The manufacturer and the center, a part of the University of the West Indies, will work together to create a chocolate bar made from more than 2,400 types of cacao. This cacao is part of the Cocoa Research Center’s International Cocoa Genebank — one of the most diverse collections of cocoa trees in the world.
"We are so excited to work with the Cocoa Research Center because they work directly with cocoa farmers around the world offering training programs and resources devoted to the sustainable propagation of cacao," owner and head chocolate maker Charley Wheelock says. "If you like chocolate, this is a great way to help keep it around!"
Because there are only 65 pounds of the chocolate in existence, the Trinidad Fundare bar will have a high price tag of $100, but all proceeds will contribute to the genebank’s “living library” of cacao.
"The work they do is crucial to the future of cacao," Wheelock says about the genebank.

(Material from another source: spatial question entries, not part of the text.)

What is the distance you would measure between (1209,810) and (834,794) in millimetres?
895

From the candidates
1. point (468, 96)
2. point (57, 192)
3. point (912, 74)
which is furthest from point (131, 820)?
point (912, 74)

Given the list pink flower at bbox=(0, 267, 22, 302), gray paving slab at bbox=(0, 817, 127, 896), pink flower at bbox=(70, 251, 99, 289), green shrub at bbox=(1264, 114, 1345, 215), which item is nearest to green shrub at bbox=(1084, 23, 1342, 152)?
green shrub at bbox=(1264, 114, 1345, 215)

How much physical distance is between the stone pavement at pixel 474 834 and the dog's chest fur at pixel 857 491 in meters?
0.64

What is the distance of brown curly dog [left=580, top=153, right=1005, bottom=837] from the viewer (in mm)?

The sustainability of the cultivation process in the genebank is a key attribute to its contribution to Woodblock Chocolate, which looks for beans with not only the best flavor but also the best impact on the environment.
The company first interacted with Trinidadian chocolate on a trip to Gran Couva, a region known for its cocoa.
Wheelock and his wife Jessica founded Woodblock Chocolate in 2010 as the first bean-to-bar chocolate manufacturer in Portland, Ore. Production happens on site, with equipment used to roast, conche, age and temper the chocolate. The craft chocolate makers get creative with retooled machines, such as a refurbished peanut roaster from 1910.
The new Trinidad Fundare bar is slated to be released in Spring 2015.
While waiting on the Trinidadian bar though, Woodblock Chocolate recently released its holiday bar, a confection that blends earthy cacao from Ecuador with fruity, caramel-like cacao from Peru. Other options include salt, sesame seed, and salt and nibs.